1. A computer program product including computer usable program code embodied on a computer usable storage medium for handling hardware failures in a software RAID, the computer program product comprising:

computer usable program code for detecting hardware failure of a primary disk in a software RAID during the BIOS power-on self test; and

computer usable program code for automatically changing the boot order of the disks in the RAID to position a secondary disk in the RAID higher in the boot order ahead of the primary disk in response to detecting hardware failure of the primary disk.

2. The computer program product of claim 1, wherein the computer usable program code for changing the boot order of the disks in the RAID includes computer usable program code to position the primary disk at the bottom of the boot order below all other disks in the RAID.

3. The computer program product of claim 1, wherein the computer usable program code for detecting hardware failure of a primary disk storage medium includes computer usable program code for reading and verifying a predetermined portion of the boot partition of the primary disk storage medium

4. The computer program product of claim 3, wherein the predetermined portion of the boot partition is less than about 100 megabytes.

5. The computer program product of claim 3, wherein the predetermined portion of the boot partition is less than the entire primary disk storage medium.

6. The computer program product of claim 5, wherein the predetermined portion of the boot partition is sufficient to allow loading of software RAID drivers for the primary and secondary disk storage mediums.

7. The computer program product of claim 1, wherein the computer usable program code for detecting hardware failure of a primary disk storage medium includes computer usable program code for initiating a cyclic redundancy check of at least a portion of the primary disk storage medium.

8. A method, comprising:

identifying a primary disk that is higher in a boot order than a secondary disk in a software RAID, wherein the boot order is maintained by the BIOS;

testing for a hardware failure of the primary disk during the BIOS power-on self test;

automatically changing the boot order of the disks in the software RAID to position the secondary disk in the RAID higher in the boot order than the primary disk in response to detecting a hardware failure in the primary disk; and then

booting an operating system from the disk that is highest in the boot order.

9. The method of claim 8, wherein the step of automatically changing the boot order of the disks in the software RAID includes positioning the primary disk lower in the boot order than all other disks in the software RAID.

10. The method of claim 8, wherein the step of detecting hardware failure of a primary disk storage medium includes reading and verifying a predetermined portion of the boot partition of the primary disk storage medium

11. The method of claim 10, wherein the predetermined portion of the boot partition is less than about 100 megabytes.

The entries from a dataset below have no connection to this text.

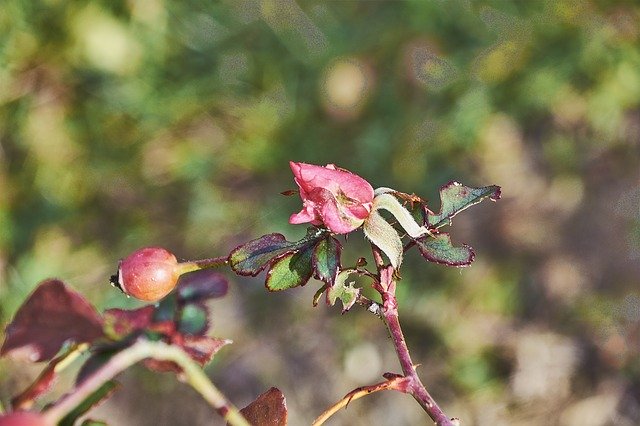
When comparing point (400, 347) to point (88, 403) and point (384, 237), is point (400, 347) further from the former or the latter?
point (88, 403)

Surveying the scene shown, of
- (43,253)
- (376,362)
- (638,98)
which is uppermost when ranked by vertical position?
(638,98)

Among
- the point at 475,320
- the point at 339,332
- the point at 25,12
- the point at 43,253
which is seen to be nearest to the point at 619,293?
the point at 475,320

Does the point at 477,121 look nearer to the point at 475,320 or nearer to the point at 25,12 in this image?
the point at 475,320

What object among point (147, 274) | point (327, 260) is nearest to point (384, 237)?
point (327, 260)

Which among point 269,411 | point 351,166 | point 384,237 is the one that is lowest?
point 351,166

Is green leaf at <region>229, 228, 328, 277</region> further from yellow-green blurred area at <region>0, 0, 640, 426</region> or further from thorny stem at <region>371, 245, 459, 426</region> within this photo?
yellow-green blurred area at <region>0, 0, 640, 426</region>

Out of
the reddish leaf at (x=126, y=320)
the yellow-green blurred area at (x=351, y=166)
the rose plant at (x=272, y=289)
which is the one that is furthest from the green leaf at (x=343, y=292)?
the yellow-green blurred area at (x=351, y=166)

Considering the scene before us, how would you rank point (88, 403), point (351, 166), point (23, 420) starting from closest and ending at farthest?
point (23, 420), point (88, 403), point (351, 166)
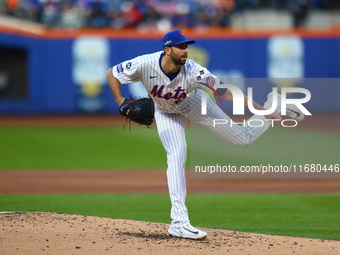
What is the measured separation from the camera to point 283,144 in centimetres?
1456

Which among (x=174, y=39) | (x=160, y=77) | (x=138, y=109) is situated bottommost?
(x=138, y=109)

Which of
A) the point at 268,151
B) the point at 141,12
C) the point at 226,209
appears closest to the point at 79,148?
the point at 268,151

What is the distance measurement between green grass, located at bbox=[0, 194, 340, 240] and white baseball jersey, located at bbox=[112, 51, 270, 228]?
4.20 feet

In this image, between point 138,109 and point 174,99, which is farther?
point 174,99

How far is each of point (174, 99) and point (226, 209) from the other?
283 cm

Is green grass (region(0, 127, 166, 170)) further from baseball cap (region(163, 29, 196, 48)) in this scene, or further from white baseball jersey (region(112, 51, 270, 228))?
baseball cap (region(163, 29, 196, 48))

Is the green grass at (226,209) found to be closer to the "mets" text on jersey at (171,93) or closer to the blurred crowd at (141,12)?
the "mets" text on jersey at (171,93)

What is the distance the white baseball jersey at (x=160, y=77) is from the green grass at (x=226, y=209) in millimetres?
1808

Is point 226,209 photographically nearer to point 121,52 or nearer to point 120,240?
point 120,240

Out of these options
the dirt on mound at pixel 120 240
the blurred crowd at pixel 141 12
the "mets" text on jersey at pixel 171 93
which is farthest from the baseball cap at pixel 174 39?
the blurred crowd at pixel 141 12

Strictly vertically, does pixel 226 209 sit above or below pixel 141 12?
below

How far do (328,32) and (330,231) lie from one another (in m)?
19.4

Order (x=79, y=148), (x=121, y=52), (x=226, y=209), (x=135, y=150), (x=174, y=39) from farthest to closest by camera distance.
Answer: (x=121, y=52) → (x=79, y=148) → (x=135, y=150) → (x=226, y=209) → (x=174, y=39)

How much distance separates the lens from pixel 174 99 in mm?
5578
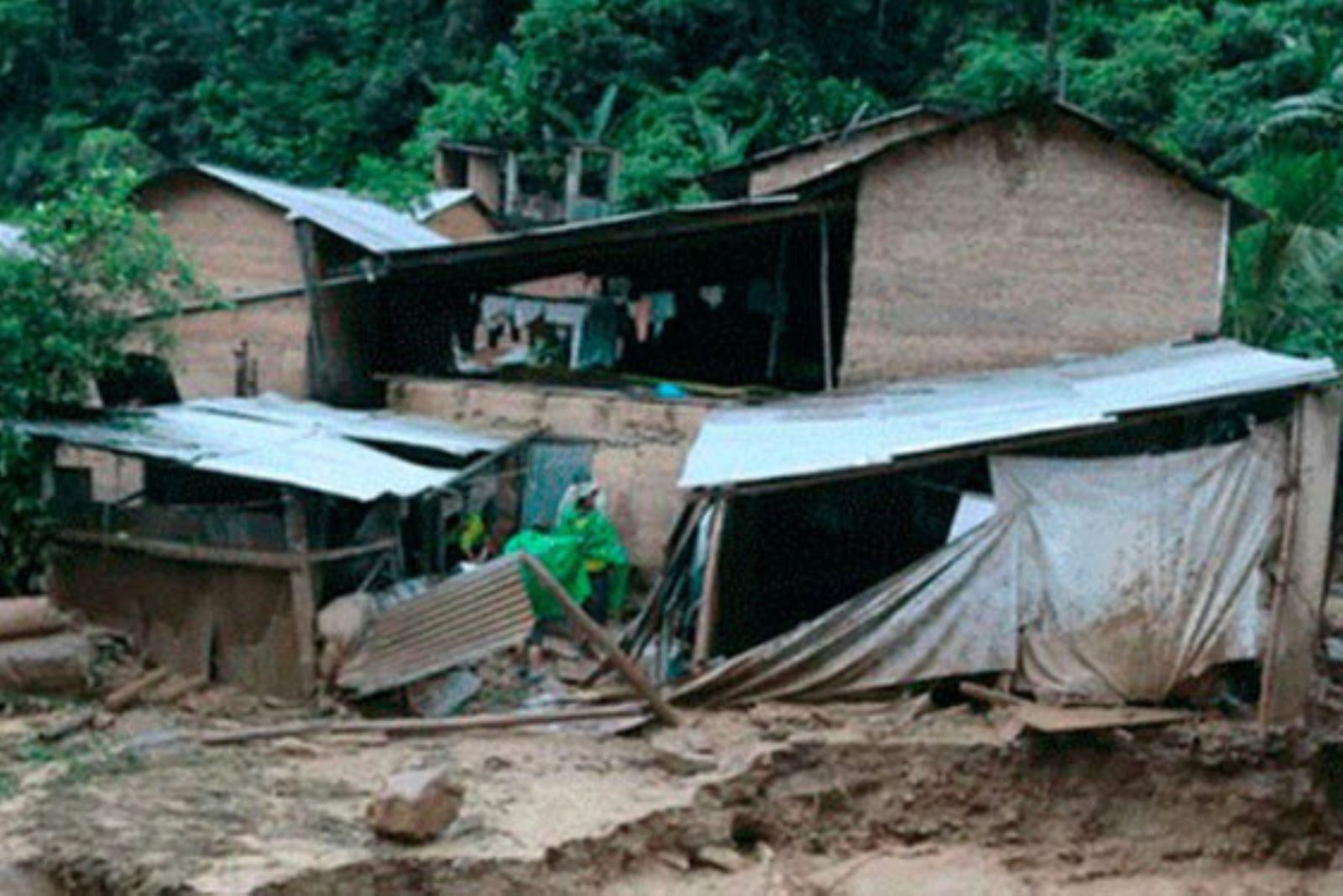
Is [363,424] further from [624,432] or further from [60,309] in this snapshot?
[60,309]

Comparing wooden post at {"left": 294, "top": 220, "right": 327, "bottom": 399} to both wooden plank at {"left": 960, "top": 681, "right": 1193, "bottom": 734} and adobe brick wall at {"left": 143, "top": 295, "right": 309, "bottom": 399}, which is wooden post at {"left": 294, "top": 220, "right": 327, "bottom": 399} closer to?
adobe brick wall at {"left": 143, "top": 295, "right": 309, "bottom": 399}

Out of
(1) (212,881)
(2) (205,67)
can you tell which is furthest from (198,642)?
(2) (205,67)

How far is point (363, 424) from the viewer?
14.0 m

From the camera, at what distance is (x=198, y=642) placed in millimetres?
11070

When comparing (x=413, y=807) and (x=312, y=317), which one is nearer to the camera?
(x=413, y=807)

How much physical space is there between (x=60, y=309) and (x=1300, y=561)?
933 cm

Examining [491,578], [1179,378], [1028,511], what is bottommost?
[491,578]

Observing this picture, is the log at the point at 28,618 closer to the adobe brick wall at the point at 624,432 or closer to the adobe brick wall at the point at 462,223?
the adobe brick wall at the point at 624,432

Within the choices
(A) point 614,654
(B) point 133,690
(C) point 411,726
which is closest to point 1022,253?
(A) point 614,654

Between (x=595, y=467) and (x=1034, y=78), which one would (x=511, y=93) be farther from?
(x=595, y=467)

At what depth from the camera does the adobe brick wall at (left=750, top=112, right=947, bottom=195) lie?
62.1 ft

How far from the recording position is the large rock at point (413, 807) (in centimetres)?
760

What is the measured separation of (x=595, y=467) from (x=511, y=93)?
19956mm

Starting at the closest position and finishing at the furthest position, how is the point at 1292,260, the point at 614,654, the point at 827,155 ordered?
the point at 614,654 → the point at 1292,260 → the point at 827,155
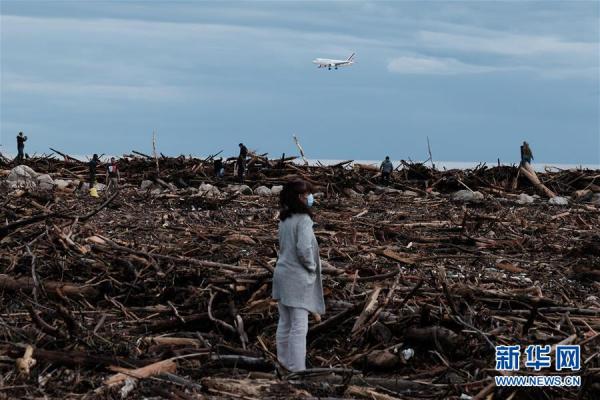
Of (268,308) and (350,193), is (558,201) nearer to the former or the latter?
(350,193)

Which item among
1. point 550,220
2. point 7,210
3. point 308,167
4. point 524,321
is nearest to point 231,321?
point 524,321

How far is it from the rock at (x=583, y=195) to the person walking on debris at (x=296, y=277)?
1605 cm

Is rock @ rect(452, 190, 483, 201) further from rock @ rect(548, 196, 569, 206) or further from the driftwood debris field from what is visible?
the driftwood debris field

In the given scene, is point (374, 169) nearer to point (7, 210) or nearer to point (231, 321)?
point (7, 210)

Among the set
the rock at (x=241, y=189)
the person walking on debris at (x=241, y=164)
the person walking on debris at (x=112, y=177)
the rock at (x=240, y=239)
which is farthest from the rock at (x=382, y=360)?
the person walking on debris at (x=241, y=164)

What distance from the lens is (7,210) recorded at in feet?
39.5

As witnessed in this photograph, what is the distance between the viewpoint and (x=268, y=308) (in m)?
7.55

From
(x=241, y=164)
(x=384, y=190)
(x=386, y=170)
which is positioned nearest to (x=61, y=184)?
(x=241, y=164)

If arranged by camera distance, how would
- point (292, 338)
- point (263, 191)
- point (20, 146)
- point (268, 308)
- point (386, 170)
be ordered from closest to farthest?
point (292, 338)
point (268, 308)
point (263, 191)
point (386, 170)
point (20, 146)

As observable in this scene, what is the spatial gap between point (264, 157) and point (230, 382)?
19.8 meters

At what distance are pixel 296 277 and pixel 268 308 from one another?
124cm

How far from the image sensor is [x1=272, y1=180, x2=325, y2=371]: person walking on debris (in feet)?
20.9

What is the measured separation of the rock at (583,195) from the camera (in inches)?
830

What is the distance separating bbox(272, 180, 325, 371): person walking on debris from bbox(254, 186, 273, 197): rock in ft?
46.7
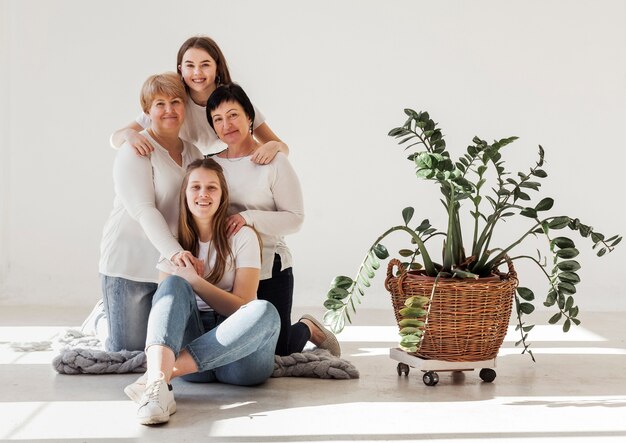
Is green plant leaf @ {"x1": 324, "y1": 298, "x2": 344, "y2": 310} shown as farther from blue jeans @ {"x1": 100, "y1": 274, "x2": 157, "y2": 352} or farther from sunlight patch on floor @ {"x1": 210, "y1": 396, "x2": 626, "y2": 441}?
blue jeans @ {"x1": 100, "y1": 274, "x2": 157, "y2": 352}

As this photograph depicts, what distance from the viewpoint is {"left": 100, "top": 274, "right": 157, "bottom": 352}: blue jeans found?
3617mm

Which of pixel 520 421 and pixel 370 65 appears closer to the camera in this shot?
pixel 520 421

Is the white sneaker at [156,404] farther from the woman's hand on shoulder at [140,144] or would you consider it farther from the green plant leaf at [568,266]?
the green plant leaf at [568,266]

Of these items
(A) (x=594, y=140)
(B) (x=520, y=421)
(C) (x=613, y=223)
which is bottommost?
(B) (x=520, y=421)

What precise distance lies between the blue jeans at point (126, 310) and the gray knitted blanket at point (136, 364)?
8 cm

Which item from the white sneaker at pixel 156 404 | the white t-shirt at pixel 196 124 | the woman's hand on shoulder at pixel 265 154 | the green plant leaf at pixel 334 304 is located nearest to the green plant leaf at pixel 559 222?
the green plant leaf at pixel 334 304

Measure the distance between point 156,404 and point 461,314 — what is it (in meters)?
1.13

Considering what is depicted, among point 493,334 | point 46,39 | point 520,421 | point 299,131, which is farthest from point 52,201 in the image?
point 520,421

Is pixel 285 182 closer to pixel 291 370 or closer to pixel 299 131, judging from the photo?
pixel 291 370

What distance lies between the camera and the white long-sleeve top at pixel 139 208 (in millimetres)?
3504

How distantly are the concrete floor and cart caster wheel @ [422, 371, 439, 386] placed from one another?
3 cm

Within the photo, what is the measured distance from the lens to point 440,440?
2.61m

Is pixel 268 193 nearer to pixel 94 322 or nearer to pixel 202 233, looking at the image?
pixel 202 233

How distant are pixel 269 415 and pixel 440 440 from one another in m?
0.54
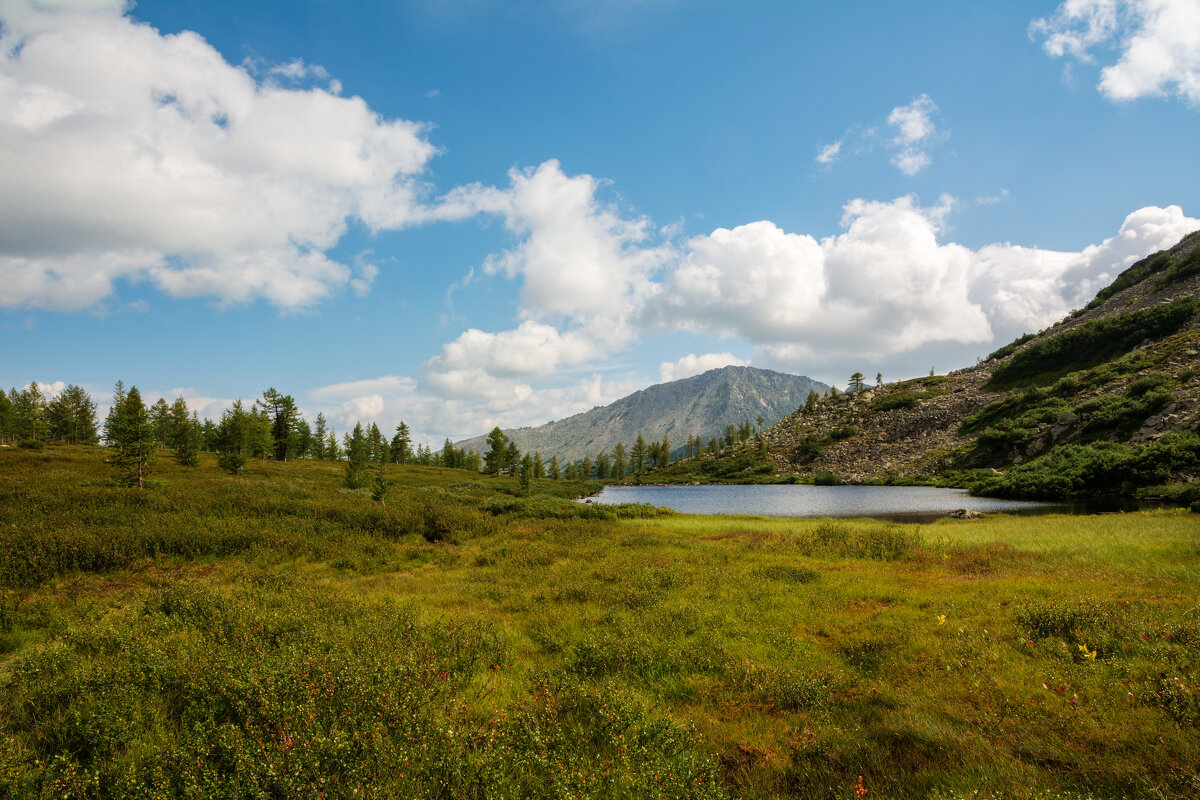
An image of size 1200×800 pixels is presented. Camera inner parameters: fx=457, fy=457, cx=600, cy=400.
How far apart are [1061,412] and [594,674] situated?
90.4 meters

12. The method of claim 10, wherein the predetermined portion of the boot partition is less than the entire primary disk storage medium.

13. The method of claim 12, wherein the predetermined portion of the boot partition is sufficient to allow loading of software RAID drivers for the primary and secondary disk storage mediums.

14. The method of claim 8, wherein the step of detecting hardware failure of a primary disk storage medium includes performing a cyclic redundancy check of at least a portion of the primary disk storage medium.